Jennifer Lopez niczym prezent na gali Złotych Globów
GALERIA
Złote Globy to po Oscarach najważniejsza nagroda w przemyśle filmowym. Kapituła docenia nie tylko produkcje filmowe, ale także telewizyjne. Szczególny wieczór przyciąga wyjątkową liczbę przedstawicieli branży. Czerwony dywan wprost skrzy się od gwiazd, a znane i lubiane panie często biorą udział w niepisanym konkursie na najpiękniejszą i najbardziej ekstrawagancką kreację. Ten drugi tytuł należy w tym roku do Jennifer Lopez. Zobaczcie, jak się prezentowała.
W towarzystwie ukochanego
Kreacje J. Lo niejednokrotnie bywały okrzyknięte mianem kultowych. Aktorka i piosenkarka nigdy nie słynęła ze skromności, jeśli chodzi o wieczorowe stylizacje. Często służyły jej podkreślaniu nieprzemijającej urody i imponującej sylwetki. Tym razem pierwsze skrzypce grała jednak forma sukni. Lopez bowiem wystąpiła u boku narzeczonego, Alexa Rodrigueza w trójkolorowej sukni zdobionej wielką kokardą.
Oryginalna stylizacja
Kreacja oczywiście nie była pozbawiona elementów podkreślających seksapil gwiazdy. Dekolt odsłaniający ramiona i odsłonięte plecy skutecznie dodały stylizacji zmysłowego charakteru. Lopez chętnie wykorzystywała ten fakt, kokietując fotoreporterów i przyjmując zmysłowe pozy na czerwonym dywanie.

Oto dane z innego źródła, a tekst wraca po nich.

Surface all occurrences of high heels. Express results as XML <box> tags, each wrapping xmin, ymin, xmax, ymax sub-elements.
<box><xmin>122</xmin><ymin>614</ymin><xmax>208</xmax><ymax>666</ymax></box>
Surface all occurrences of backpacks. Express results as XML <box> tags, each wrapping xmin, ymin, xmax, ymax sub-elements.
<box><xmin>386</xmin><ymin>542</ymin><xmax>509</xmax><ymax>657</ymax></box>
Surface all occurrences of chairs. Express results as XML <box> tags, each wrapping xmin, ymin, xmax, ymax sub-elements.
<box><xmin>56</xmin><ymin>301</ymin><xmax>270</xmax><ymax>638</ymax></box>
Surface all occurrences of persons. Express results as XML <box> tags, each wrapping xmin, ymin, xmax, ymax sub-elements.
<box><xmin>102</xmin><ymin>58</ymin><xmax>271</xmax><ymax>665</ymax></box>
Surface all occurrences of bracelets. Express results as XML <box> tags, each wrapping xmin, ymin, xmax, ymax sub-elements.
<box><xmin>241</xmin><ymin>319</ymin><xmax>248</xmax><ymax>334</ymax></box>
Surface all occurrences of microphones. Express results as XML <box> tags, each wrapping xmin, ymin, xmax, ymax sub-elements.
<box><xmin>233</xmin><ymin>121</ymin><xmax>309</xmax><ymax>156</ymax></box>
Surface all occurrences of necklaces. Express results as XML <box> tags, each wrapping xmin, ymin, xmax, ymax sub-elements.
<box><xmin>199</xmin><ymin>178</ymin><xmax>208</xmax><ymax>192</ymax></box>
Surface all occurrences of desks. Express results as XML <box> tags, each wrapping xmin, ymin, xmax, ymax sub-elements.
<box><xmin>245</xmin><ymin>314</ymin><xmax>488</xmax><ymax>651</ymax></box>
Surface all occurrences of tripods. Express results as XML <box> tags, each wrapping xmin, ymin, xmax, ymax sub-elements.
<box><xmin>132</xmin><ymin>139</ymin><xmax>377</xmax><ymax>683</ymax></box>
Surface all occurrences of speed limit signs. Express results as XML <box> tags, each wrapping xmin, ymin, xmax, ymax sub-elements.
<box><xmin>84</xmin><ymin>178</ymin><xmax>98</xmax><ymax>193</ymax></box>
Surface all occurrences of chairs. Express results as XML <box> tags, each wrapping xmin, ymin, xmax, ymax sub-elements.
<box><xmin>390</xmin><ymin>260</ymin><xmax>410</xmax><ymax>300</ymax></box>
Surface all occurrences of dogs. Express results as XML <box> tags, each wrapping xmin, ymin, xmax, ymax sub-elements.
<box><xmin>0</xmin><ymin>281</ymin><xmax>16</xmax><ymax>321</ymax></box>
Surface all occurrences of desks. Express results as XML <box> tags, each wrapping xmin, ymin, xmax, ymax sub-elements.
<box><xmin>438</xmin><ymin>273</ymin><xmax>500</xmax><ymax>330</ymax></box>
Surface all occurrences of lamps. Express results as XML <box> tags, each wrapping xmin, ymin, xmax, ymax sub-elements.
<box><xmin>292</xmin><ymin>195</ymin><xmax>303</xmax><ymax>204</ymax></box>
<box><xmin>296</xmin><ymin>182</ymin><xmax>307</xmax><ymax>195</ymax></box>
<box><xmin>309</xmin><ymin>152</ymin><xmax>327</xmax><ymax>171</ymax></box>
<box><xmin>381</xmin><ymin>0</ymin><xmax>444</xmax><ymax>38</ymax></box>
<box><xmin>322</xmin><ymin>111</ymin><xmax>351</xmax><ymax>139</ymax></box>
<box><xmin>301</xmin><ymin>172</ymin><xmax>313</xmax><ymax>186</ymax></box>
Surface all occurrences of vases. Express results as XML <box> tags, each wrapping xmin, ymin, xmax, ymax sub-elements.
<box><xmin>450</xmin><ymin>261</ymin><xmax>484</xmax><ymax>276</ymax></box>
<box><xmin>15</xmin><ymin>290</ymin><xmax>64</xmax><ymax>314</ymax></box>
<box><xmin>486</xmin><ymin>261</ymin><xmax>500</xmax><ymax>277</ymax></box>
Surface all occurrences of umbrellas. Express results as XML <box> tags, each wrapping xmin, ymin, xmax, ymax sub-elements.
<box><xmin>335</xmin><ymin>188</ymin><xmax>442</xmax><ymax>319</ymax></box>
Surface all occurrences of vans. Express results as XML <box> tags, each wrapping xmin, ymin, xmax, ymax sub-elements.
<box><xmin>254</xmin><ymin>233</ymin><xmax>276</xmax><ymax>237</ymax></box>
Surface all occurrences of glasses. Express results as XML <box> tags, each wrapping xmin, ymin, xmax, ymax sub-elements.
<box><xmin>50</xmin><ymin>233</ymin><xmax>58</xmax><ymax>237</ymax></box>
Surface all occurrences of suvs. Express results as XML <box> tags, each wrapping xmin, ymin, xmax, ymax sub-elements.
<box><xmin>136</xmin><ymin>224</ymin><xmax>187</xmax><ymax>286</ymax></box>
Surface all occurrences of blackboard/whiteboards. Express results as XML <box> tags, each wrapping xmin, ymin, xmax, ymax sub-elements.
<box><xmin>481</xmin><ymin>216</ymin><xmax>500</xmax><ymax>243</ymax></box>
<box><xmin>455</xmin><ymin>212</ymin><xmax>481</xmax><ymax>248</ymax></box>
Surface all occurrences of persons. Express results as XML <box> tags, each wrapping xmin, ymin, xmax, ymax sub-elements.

Skutecznie przyciągała uwagę
Suknia Lopez wzbudziła mieszane reakcje wśród obserwatorów gali Złotych Globów. Część z nich oceniła, że to jedna z najbardziej oryginalnych stylizacji, druga część, że jedna z najmniej udanych.
Wielka kokarda
Lopez udało się jednak osiągnąć cel - skutecznie zwrócić na siebie uwagę wśród niemniej błyszczących tego wieczora gwiazd. Jej kreacja z pewnością była jedną z najbardziej komentowanych i najchętniej fotografowanych.
Kreacja godna zapamiętania
Można tylko się domyślać, że biała suknia z ogromną, złoto-zieloną kokardą będzie jednym z najbardziej pamiętnych elementów tegorocznej gali Złotych Globów. A jak wam się podoba Lopez w takiej odsłonie?